НАБОР ЗАДАНИЙ:
**a.** Ответьте по текстовому блоку на вопросы, каждый с новой строки:
(i) Чем, согласно первому абзацу, является свобода от Бога?
(ii) Когда, по словам З. М., была передача с Гордоном?
(iii) В каком возрасте Г. П. поразила тангенсоида?
**b.** Выпишите из текстового блока без изменений отрывок, начиная со слов «А вы свободны и гордитесь вы» и продолжая до слов «и демони- ческим веяниям.» включительно.
**c.** Перечислите всех людей, упомянутых в текстовом блоке в абзаце, который начинается словами «Г. П. Меня в 16 лет».

ТЕКСТОВЫЙ БЛОК:
◇ ◇ ◇ ◇

Свобода наша может быть свободой ото всего, но не от Бога. Свобода от Бога есть смерть души.

 

Я божий раб и нет раба покорней.

А вы свободны и гордитесь вы

свободой веток от ствола и корня,

свободой плеч от тяжкой головы.

 

Г. П. Существует свобода воли. Бог входит только в душу, открывшую Ему двери. Бог сможет преодолеть раздор только вместе с нами, спасти человечество только вместе с нами, а не без нас… Мы призваны помогать Богу в этом, и с нашей помощью свет никогда не перестанет светить во тьме (хотя бы дурьей добротой). Наше стремление к божественной цельности — противовес разрушительным стихиям и демони- ческим веяниям.

З.М. В конце декабря 2001 года была передача с Гордоном. Нас возили на студию НТВ и полтора часа записывали разговор с нами. О предельных вопросах. Человек задаёт и задаёт Богу вопросы. Я сказала: пока задаём вопросы, ответов не будет. Надо понять, что мы призваны не вопрошать, а отвечать. Спрашивает Бог. С нас. Он дал всё. Всего Себя. Дал мир и нас самих. Дал способность быть соработниками, сотворцами. И обращаться надо не вовне, с вопросами к кому-то внешнему, а внутрь, в свою неведомую, неисследимую глубину. Когда мы поймём, что нам надо не спраши- вать, а отвечать, начнётся иная жизнь.

 

…На муку ада нет ответа,

На крик Христа ответа нет.

Но тот, кто смог остаться Светом,

Пройдя сквозь ад, — всему ответ.

 

Всему ответ — огонь священный,

Что в глубине глубин воскрес,

Наперекор природе тленной,

Отчаянью в противовес.

 

Мир полон неразрешимых вопросов. Ад — реальность. Но душа может перерасти ад, вынести его и не погибнуть… Всё дело в том, чтобы уметь жить с раскрытой душой. Не прятаться от этого разверзшегося непонимаемого пространства, не заслоняться ни делами, ни водкой, ничем из этого бренного мира — жить под взглядом вечности.

 

Меня учили вечности деревья.

Меня учили Богу облака.

Великий час безмолвья и безгневья, Когда душа, как небо, глубока.

Не надо больше никакой награды —

Лишь только душу собери свою,

Ведь можно жить гораздо глубже ада

И очутиться невзначай в раю.

 

 

О духовной бесконечности и бесстрастии Духа

 

Г. П. Меня в 16 лет поразила тангенсоида, математическая кривая, которая уходит в бесконечность, а потом из нее вылезает. Так, кусок тригонометрии, никто не приходит в ужас. А я пришел. Потом узнал, что такой ужас испытывал Мартин Бубер. Я почувствовал, что мне не решить эту проблему, и отложил ее: вырасту-поумнею. А в 20 лет подряд читал Тютчева, Толстого, Достоевского и увидел, что все они ушиблены этим метафизическим страхом, паскалевским по происхождению. Тютчев прямо цитирует: «И ропщет мыслящий тростник». Это из Паскаля, у него есть такое известное утешение: человек слаб, как тростник, порыв ветра может его сломать, но этот тростник мыслит. И если вся вселенная на него обрушится, она не сможет отнять у него это преимущество.

◇ ◇ ◇ ◇

ПРЕДСТАВЛЕННЫЕ ДАННЫЕ:

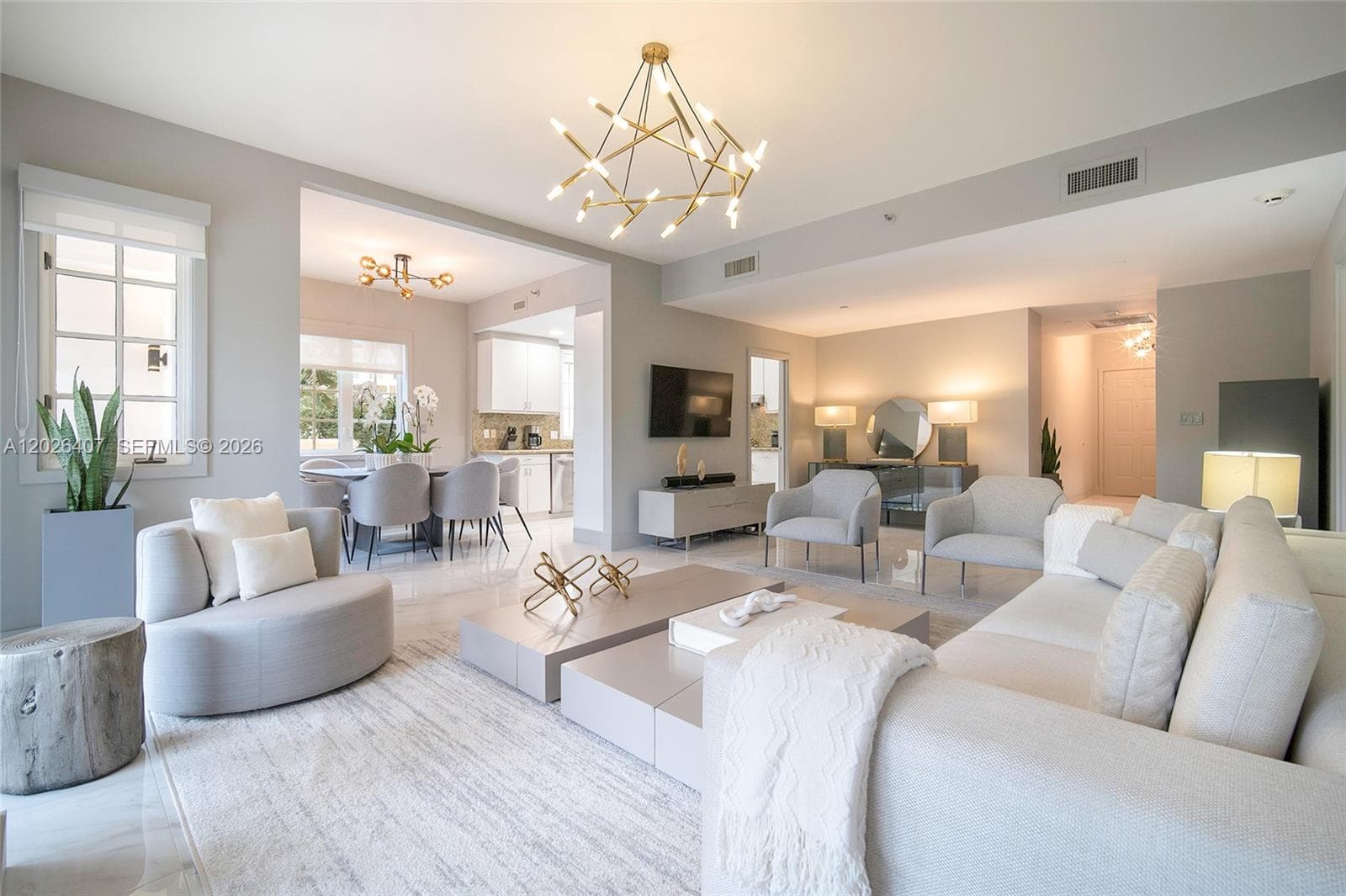 19211 Fisher Island Dr # 19211, Miami Beach FL 33109 — 7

◇ ◇ ◇ ◇

ОТВЕТЫ К УПРАЖНЕНИЮ:
**a.**
(i) Смертью души.
(ii) В конце декабря 2001 года.
(iii) В 16 лет.

**b.**
А вы свободны и гордитесь вы

свободой веток от ствола и корня,

свободой плеч от тяжкой головы.

 

Г. П. Существует свобода воли. Бог входит только в душу, открывшую Ему двери. Бог сможет преодолеть раздор только вместе с нами, спасти человечество только вместе с нами, а не без нас… Мы призваны помогать Богу в этом, и с нашей помощью свет никогда не перестанет светить во тьме (хотя бы дурьей добротой). Наше стремление к божественной цельности — противовес разрушительным стихиям и демони- ческим веяниям.

**c.** Мартин Бубер, Тютчев, Толстой, Достоевский, Паскаль.